(Stored entries)
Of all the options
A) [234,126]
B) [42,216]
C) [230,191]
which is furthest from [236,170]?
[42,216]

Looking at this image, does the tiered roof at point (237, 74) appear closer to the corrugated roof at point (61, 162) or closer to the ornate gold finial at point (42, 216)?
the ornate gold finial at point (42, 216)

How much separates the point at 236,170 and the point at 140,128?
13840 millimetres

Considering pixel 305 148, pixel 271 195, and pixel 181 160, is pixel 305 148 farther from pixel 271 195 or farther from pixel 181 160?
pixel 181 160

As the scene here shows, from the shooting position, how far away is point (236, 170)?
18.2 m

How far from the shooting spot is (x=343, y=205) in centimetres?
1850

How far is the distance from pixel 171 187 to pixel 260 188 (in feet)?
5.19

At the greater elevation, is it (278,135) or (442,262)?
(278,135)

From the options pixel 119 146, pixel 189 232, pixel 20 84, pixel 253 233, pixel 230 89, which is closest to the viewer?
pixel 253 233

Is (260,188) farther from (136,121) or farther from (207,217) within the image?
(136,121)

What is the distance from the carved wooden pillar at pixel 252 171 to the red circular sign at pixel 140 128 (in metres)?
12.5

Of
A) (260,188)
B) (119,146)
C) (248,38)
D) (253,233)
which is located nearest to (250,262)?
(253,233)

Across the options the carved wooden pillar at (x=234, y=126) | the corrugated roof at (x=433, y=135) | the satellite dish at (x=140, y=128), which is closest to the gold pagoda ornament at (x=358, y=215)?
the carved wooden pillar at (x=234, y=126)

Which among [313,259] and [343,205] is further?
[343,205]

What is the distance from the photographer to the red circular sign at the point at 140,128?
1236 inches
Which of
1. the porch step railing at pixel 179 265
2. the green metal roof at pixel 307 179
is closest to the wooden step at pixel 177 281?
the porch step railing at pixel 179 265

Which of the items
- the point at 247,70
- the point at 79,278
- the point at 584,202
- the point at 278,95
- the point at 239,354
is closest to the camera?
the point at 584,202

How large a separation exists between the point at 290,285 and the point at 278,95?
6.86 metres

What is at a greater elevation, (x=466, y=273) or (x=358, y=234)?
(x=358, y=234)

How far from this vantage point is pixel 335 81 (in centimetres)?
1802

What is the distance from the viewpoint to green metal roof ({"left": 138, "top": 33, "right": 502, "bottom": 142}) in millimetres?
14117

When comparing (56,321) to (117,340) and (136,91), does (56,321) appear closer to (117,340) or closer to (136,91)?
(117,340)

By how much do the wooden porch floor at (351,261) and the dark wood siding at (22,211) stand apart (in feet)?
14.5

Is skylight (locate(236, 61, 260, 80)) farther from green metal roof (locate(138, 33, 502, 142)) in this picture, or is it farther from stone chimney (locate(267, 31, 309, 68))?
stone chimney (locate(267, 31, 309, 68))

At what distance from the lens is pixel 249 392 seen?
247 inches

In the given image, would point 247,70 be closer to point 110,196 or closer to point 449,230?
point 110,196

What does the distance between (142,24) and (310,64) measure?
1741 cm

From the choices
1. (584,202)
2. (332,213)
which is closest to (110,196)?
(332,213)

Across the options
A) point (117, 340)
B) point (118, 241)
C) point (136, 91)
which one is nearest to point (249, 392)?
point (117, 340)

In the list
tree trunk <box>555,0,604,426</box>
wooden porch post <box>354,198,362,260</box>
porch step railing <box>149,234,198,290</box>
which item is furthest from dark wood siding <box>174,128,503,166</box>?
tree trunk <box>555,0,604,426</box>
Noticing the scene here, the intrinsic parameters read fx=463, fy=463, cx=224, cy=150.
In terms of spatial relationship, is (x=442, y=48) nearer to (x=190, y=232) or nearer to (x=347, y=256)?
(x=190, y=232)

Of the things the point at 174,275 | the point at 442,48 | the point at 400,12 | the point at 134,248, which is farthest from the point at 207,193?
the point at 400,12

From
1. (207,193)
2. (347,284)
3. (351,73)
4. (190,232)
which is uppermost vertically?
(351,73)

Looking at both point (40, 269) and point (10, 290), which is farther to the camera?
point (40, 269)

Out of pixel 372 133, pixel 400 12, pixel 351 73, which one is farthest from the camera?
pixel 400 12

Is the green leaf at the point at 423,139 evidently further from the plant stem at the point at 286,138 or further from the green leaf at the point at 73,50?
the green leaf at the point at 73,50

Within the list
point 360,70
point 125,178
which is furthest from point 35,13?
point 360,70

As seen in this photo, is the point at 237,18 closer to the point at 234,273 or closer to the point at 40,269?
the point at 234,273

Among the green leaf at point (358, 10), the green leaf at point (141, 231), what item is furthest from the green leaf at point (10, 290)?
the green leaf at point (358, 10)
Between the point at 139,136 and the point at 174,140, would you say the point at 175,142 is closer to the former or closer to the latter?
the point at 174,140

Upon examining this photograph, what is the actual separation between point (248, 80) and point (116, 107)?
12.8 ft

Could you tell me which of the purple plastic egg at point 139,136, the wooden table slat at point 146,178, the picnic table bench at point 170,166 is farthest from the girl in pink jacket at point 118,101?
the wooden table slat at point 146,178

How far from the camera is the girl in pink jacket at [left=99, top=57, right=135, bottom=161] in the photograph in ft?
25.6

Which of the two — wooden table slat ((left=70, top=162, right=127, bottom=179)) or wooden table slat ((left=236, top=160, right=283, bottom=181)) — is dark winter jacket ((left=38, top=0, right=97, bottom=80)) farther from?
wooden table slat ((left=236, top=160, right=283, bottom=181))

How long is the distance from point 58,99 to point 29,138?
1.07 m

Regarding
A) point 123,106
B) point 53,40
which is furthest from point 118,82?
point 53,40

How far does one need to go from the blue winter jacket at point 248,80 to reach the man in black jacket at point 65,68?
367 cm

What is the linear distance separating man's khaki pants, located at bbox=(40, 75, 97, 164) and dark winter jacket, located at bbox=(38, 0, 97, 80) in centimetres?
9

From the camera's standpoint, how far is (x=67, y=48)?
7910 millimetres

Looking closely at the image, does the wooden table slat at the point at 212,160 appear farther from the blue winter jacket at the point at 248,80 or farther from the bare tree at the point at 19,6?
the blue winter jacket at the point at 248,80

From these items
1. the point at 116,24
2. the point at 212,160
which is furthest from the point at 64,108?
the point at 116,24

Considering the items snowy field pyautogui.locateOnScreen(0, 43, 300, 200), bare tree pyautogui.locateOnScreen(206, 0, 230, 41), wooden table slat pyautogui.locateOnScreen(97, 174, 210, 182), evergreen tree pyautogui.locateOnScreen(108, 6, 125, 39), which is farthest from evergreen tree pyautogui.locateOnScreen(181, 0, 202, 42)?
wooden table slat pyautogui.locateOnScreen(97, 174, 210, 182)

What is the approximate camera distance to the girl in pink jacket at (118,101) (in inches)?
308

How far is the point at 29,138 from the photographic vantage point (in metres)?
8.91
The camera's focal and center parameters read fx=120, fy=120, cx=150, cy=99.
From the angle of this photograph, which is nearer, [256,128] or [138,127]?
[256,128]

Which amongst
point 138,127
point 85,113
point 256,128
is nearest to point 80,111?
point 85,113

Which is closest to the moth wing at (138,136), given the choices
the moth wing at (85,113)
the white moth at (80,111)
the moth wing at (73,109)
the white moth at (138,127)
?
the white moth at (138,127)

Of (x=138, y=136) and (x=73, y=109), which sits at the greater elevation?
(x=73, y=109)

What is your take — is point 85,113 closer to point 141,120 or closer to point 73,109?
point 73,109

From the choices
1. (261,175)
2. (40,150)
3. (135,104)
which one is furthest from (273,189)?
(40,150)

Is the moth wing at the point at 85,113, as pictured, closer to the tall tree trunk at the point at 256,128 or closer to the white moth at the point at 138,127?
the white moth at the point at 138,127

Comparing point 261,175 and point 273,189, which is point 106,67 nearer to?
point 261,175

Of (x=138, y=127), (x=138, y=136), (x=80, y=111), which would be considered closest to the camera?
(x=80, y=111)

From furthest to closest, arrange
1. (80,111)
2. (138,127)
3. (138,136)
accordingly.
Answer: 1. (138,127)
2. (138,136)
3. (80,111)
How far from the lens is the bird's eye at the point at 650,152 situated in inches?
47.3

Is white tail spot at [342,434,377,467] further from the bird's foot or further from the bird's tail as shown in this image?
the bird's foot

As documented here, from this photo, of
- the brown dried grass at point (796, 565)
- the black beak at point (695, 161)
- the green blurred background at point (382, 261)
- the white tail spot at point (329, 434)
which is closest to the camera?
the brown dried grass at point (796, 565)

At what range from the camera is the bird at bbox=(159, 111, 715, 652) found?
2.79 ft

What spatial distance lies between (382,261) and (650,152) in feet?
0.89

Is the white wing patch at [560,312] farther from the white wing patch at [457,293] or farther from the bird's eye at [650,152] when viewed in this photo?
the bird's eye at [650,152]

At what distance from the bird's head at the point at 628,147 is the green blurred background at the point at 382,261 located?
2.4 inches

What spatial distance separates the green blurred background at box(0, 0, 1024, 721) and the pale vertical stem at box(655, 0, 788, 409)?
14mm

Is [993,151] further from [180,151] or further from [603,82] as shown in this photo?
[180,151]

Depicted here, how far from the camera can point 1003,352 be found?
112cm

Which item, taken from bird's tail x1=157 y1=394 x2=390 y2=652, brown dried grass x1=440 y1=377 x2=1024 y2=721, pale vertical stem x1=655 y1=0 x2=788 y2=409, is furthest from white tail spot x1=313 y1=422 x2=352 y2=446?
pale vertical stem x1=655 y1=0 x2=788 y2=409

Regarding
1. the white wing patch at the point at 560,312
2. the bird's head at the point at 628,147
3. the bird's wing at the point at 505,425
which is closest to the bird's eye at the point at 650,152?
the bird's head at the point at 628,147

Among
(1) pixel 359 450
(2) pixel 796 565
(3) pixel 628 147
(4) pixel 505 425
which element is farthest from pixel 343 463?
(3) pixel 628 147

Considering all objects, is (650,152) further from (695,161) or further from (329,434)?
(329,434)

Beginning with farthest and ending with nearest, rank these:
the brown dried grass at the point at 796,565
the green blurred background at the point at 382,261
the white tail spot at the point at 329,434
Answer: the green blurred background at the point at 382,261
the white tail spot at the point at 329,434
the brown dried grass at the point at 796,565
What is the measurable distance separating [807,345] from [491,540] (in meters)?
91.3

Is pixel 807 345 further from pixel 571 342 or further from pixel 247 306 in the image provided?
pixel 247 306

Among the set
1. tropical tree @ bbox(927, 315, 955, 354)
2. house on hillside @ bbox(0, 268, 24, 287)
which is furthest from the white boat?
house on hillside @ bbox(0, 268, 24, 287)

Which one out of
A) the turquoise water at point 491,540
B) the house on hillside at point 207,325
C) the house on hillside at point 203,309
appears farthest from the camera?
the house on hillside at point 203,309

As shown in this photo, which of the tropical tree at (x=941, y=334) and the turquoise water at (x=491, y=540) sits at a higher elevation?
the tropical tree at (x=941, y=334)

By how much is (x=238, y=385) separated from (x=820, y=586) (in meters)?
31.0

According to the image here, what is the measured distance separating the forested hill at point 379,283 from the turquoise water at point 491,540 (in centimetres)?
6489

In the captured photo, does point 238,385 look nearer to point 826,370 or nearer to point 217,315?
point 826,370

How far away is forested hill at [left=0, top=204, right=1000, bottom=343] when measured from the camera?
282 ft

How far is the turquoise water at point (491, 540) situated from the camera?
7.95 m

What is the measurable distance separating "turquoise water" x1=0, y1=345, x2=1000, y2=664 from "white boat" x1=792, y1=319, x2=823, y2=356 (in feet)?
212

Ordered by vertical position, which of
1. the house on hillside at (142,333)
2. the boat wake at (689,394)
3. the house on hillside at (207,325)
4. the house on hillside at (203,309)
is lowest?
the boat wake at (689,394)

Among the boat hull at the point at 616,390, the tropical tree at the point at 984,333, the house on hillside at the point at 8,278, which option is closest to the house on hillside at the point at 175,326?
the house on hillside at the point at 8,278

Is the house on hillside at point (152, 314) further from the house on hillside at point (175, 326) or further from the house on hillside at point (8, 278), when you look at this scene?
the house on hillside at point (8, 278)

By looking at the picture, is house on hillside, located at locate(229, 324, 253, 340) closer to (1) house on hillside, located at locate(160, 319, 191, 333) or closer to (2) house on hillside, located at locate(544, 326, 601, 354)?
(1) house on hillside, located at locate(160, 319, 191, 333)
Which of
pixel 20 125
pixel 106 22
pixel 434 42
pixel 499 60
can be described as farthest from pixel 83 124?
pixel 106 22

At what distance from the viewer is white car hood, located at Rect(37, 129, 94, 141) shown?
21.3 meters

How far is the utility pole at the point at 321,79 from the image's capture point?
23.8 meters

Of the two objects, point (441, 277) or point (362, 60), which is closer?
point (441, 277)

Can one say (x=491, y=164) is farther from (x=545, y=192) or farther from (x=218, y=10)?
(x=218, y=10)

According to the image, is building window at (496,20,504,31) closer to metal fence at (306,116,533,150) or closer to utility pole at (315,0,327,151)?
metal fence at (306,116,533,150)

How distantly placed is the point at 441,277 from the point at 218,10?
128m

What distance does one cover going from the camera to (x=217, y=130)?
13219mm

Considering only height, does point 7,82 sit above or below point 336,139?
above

§ **Exercise prompt**:
Using the material above, reproduce exactly the line that contains "At what distance from the viewer" and all lines after it through the last one, and only those.

§ **Task result**:
At what distance from the viewer is white car hood, located at Rect(37, 129, 94, 141) shown?
21.3 meters

How far is the utility pole at the point at 321,79 from the image's capture point?
23.8 meters

Of the two objects, point (441, 277) or point (362, 60), which is closer?
point (441, 277)

Can one say (x=491, y=164) is farther from (x=545, y=192) or farther from (x=218, y=10)?
(x=218, y=10)

According to the image, is building window at (496,20,504,31) closer to metal fence at (306,116,533,150) or closer to utility pole at (315,0,327,151)?
metal fence at (306,116,533,150)

How distantly placed is the point at 441,277 from the point at 218,10?
128m

What distance does one cover going from the camera to (x=217, y=130)?
13219mm

Considering only height, does point 7,82 sit above or below point 336,139?
above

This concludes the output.